Moin Cuxhaven

Zwei Leben, ein letzter Schritt

von Jens Potschka | 21.11.2025

Seit Jahren begeistert die Kolumne "Moin Cuxhaven" die Leser der Cuxhavener Nachrichten. Inzwischen gibt es die Rubrik auch auf cnv-medien.de. Heute geht es um die Kessler-Zwillinge, die in einem letzten Akt ihre Lebensgeschichte vollendet haben.

Es gibt Nachrichten, die uns tiefer treffen als andere. Der Tod der Kessler-Zwillinge gehört dazu - nicht nur, weil zwei große Künstlerinnen von uns gegangen sind, sondern weil sie es so taten, wie sie lebten: unzertrennlich.

Alice und Ellen, 89 Jahre alt, waren ein seltenes Phänomen unserer Öffentlichkeit. Zwei Menschen, die sich von Geburt an wie Spiegelbilder durchs Leben bewegten - nicht identisch, aber miteinander verwoben. Ihr Erfolg, ihr Alltag, ihre Entscheidungen: fast alles im Doppelpack gedacht. Eine Dualität, die nicht erdrückte, sondern trug. Viele von uns kannten sie nur im Plural.

Nun haben sie auch den letzten Schritt gemeinsam vollzogen. Der begleitete Suizid, den sie bei der Deutschen Gesellschaft für Humanes Sterben wählten, mag für manche fremd oder verstörend erscheinen. Doch für die beiden war es offenbar ein Akt der Konsequenz: ein selbstbestimmtes Ende, das ihrer Lebensform entsprach. Kein hastiger Ausweg, kein heimliches Verzagen - sondern ein stiller, bewusster Moment, den sie miteinander teilten.

Dass sie sogar in einer gemeinsamen Urne beigesetzt werden, wirkt wie der letzte Satz eines langen Duetts. Ein Ende, das zugleich stimmig und berührend ist. Wer ihr Leben verfolgt hat, versteht vielleicht: Für Alice und Ellen wäre jeder andere Abschied ein Bruch gewesen.

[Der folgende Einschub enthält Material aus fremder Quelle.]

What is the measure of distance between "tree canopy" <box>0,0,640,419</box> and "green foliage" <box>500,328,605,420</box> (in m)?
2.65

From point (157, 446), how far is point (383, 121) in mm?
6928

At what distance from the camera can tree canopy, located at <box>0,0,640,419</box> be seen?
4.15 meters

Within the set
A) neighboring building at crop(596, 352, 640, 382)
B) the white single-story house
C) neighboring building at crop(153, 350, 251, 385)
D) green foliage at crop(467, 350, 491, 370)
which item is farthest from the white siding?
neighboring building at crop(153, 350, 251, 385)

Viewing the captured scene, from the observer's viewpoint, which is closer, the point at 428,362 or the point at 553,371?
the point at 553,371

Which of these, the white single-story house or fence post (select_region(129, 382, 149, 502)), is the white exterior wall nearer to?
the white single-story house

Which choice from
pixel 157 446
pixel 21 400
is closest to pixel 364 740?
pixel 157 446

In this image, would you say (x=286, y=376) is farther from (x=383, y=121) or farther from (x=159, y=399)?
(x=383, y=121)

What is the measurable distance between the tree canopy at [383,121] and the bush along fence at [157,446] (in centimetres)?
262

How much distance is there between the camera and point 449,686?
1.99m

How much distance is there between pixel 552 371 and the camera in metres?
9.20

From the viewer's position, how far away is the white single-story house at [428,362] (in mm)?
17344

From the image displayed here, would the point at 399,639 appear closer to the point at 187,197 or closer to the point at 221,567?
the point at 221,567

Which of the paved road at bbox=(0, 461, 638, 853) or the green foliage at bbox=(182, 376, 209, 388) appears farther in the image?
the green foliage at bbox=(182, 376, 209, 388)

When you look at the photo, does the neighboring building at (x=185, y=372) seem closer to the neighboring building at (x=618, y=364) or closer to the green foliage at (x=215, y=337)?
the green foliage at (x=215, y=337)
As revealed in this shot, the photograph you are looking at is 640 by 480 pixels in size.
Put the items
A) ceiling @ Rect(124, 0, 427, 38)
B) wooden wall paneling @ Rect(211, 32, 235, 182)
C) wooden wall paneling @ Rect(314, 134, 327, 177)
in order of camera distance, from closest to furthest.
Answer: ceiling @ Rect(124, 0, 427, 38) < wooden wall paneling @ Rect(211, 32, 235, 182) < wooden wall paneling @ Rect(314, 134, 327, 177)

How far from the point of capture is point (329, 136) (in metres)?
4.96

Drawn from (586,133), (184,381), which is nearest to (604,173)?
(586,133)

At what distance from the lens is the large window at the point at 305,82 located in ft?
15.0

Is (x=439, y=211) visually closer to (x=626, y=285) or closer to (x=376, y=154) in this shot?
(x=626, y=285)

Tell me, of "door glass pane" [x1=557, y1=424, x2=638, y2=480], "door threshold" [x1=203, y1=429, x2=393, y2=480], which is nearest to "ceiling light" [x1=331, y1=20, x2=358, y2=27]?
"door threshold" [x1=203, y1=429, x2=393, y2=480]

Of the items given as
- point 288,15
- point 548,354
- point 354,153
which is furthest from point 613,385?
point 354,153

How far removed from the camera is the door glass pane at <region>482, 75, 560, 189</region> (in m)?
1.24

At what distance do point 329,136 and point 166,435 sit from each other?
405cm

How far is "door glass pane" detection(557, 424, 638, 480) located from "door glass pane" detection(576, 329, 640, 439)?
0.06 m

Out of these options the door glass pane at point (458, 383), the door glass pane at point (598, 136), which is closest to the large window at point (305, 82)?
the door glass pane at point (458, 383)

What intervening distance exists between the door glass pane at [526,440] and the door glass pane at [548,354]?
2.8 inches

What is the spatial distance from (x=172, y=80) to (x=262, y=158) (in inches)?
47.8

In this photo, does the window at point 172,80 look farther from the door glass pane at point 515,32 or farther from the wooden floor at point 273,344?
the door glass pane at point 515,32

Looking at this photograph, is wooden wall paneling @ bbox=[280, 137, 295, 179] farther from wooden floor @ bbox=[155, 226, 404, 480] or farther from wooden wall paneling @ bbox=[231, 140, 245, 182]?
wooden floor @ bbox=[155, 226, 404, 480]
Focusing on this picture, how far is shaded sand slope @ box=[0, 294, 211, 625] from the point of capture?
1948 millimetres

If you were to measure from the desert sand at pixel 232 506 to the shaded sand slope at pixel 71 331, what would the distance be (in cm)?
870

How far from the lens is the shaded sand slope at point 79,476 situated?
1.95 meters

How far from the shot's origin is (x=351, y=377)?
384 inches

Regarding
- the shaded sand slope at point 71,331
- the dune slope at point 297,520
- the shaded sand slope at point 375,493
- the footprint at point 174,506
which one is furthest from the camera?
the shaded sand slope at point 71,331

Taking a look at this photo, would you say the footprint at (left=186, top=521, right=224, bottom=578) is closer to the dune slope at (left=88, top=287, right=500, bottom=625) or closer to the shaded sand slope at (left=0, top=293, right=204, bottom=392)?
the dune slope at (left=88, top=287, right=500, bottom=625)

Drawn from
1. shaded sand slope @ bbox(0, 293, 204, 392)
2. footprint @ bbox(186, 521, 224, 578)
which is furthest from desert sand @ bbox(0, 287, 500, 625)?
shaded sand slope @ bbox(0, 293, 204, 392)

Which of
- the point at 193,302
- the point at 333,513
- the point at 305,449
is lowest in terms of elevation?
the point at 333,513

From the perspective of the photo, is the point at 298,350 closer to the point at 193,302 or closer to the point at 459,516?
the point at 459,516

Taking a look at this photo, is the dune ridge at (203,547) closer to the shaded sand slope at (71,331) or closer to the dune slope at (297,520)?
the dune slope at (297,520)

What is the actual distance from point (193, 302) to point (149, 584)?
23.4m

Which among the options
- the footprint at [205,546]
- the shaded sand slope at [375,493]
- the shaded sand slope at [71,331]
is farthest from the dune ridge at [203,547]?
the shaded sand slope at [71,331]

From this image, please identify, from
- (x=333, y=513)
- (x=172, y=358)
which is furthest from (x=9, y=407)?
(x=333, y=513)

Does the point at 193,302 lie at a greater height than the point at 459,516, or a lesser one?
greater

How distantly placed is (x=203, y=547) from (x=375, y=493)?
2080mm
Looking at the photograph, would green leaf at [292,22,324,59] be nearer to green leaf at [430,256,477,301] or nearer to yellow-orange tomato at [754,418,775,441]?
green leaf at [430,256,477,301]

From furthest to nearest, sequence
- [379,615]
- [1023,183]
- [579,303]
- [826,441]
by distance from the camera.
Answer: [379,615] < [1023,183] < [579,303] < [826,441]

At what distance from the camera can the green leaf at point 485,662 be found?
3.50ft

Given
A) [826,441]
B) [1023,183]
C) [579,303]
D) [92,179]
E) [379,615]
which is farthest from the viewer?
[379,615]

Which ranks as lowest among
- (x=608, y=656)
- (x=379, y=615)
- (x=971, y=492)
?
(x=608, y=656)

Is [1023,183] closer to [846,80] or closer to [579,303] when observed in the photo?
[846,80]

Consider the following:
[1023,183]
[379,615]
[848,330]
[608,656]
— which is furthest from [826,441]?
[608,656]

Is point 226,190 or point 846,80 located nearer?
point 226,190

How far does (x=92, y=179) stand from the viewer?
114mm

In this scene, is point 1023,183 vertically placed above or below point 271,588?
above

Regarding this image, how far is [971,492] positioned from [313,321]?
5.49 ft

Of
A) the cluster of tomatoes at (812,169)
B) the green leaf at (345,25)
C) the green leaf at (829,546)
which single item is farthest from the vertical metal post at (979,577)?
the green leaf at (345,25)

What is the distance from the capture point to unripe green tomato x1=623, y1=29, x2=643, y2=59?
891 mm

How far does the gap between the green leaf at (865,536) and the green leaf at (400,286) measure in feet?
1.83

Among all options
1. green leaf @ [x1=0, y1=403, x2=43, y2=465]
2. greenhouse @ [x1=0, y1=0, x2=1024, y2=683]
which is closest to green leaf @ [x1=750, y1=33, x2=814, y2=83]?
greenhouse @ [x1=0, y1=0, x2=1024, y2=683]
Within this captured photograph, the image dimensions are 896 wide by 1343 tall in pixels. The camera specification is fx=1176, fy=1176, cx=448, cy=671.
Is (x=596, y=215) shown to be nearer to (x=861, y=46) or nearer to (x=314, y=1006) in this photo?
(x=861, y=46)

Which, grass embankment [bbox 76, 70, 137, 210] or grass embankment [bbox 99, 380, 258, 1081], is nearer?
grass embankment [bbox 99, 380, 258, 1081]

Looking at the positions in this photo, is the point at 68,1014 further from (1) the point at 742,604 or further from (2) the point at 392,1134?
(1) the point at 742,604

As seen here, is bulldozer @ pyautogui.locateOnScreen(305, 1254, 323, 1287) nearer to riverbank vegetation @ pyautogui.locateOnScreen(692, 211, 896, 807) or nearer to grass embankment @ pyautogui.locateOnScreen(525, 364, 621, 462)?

In diesen Tagen vor dem Totensonntag lohnt es sich, über diese besondere Verbundenheit nachzudenken. Über zwei Menschen, die einander nicht nur ähnlich sahen, sondern einander Halt gaben - bis zuletzt. Und über die Frage, wie sehr selbstbestimmtes Sterben auch ein Ausdruck gelebter Nähe sein kann. Wenn wir am kommenden Sonntag die Kerzen entzünden, erinnern wir uns nicht nur an die, die fehlen. Sondern auch daran, dass manche Beziehungen so tief sind, dass selbst der Tod sie nicht trennt.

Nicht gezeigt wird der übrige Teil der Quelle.